Traditional rulers’ roles are inadequately addressed, and relegated to ceremonial status without constitutional power. This lack of recognition undermines their cultural authority and significance in their communities. The 1999 Constitution of Nigeria failed to recognise or fully accommodate the existence of the original inhabitants of the FCT, numbering over six million people before the establishment of the FCT. This exclusion derogates their right to statehood and leaves them without full representation, as evidenced by sections 302, 147, and 299 of the 1999 Constitution.

On issues of governance and accountability, how does the immunity clause in the 1999 Constitution sit with you?
The immunity clause in Section 308 protects sitting governors from prosecution, undermining the rule of law, equality before the law, right of equal access to court, fair hearing, natural justice and fostering corruption. This provision shields public officials from accountability, showing the importance of its removal to promote transparency and ensure that all public officers are answerable for their actions or inactions.

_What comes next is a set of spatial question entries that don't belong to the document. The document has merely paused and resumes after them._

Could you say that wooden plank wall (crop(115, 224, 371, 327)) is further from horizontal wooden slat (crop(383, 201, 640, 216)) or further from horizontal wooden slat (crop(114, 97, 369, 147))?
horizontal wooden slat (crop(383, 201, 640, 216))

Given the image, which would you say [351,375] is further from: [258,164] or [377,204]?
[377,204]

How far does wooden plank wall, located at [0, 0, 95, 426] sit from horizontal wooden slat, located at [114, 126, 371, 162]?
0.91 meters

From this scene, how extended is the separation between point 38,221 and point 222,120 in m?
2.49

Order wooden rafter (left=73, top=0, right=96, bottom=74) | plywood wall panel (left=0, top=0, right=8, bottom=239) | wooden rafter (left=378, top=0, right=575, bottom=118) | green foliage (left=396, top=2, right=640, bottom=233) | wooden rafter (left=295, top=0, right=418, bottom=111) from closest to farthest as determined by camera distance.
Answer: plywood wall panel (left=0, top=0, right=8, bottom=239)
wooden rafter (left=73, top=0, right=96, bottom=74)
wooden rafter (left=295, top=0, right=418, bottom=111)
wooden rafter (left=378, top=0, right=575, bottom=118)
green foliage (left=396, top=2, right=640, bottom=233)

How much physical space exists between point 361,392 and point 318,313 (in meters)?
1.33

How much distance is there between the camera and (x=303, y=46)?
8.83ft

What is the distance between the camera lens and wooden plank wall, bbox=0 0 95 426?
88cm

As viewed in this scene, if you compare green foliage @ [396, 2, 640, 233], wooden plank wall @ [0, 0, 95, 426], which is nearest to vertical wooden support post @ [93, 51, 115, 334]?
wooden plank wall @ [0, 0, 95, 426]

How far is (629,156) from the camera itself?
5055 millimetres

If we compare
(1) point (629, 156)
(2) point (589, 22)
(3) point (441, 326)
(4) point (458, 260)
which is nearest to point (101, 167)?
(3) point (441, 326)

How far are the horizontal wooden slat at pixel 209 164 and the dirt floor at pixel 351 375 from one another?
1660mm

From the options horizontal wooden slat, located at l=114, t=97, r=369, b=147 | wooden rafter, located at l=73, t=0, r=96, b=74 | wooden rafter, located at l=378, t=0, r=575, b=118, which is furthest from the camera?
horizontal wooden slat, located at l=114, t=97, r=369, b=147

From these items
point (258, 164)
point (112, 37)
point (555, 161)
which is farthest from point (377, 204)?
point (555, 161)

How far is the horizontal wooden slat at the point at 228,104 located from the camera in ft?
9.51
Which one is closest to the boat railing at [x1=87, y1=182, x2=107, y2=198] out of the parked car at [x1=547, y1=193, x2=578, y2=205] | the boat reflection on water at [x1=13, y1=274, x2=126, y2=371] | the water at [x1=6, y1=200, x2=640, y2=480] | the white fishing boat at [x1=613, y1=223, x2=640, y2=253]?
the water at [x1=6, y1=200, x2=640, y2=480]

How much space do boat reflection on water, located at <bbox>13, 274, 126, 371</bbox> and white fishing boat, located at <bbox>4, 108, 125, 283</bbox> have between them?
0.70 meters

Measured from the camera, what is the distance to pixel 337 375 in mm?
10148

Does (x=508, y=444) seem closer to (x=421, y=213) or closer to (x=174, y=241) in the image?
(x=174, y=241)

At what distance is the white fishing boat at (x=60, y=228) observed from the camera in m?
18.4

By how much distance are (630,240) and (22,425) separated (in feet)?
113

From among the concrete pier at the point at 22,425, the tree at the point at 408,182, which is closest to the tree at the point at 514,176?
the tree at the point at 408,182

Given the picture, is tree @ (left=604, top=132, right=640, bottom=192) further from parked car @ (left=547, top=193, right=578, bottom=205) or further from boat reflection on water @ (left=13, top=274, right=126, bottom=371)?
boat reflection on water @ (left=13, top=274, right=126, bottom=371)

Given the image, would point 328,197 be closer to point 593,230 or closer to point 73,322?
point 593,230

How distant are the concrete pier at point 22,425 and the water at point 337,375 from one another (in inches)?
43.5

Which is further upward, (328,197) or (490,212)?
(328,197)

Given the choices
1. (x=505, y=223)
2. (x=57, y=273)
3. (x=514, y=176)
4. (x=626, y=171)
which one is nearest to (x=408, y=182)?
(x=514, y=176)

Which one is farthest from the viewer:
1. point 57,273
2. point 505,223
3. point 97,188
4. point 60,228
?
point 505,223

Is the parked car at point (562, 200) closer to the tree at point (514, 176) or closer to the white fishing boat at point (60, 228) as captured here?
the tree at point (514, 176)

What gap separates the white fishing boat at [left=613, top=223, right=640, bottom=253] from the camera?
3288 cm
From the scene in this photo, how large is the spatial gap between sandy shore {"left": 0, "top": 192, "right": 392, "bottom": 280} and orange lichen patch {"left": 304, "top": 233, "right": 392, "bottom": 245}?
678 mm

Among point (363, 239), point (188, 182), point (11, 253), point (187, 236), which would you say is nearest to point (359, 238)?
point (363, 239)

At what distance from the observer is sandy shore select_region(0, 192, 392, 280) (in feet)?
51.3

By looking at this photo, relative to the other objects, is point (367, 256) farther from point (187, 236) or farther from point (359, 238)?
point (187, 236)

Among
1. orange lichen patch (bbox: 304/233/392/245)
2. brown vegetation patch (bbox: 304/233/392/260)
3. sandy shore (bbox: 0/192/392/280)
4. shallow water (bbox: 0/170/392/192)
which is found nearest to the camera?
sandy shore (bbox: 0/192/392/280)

Many have reservations about the financial control of the judiciary by the executive. Do you also share this view and how does it impact her functions?
The executive’s control over the judiciary’s financial management compromises the principle of separation of power and its independence. While state governors appoint judges, their salaries and budgets are determined by the executive, creating conflicts of interest. This relationship can lead to judicial bias and reluctance to rule against the executive. Advocates for reform suggest independence and integrity that can allow the judiciary to have control over its financial management, mechanisms, or systems that will allow the appointment of judges not to be by the executives.

In what ways does Section 44(3) hinder economic development at the state level?
Section 44(3) restricts state governments from independently managing and utilising their natural resources, requiring federal approval for any exploitation. This centralisation stifles local economic development, limits job creation, and undermines states’ abilities to generate revenue.

How does the non-justiciability of Chapter 2 of the Constitution affect citizens’ engagement in governance?
The lack of justiciability in the fundamental objectives of state policy diminishes citizen engagement. This is because people feel their rights and interests cannot be legally protected. This can lead to apathy towards governance, as citizens may perceive efforts to advocate for change as futile.

What recent developments have highlighted the need for constitutional reform regarding resource control in Nigeria?
The recent calls for resource control, particularly from state governors and local communities, have intensified amid ongoing economic challenges. Protests and advocacy for greater autonomy in resource management underscore the urgent need for constitutional reform.

How can revising the Constitution enhance accountability in Nigerian governance?
Amending the Constitution to make the Fundamental Objectives justiciable would enable citizens to seek legal recourse against government failures. Allowing states more control over their resources could promote local accountability, as state governments would be directly responsible for the economic and social outcomes in their jurisdictions.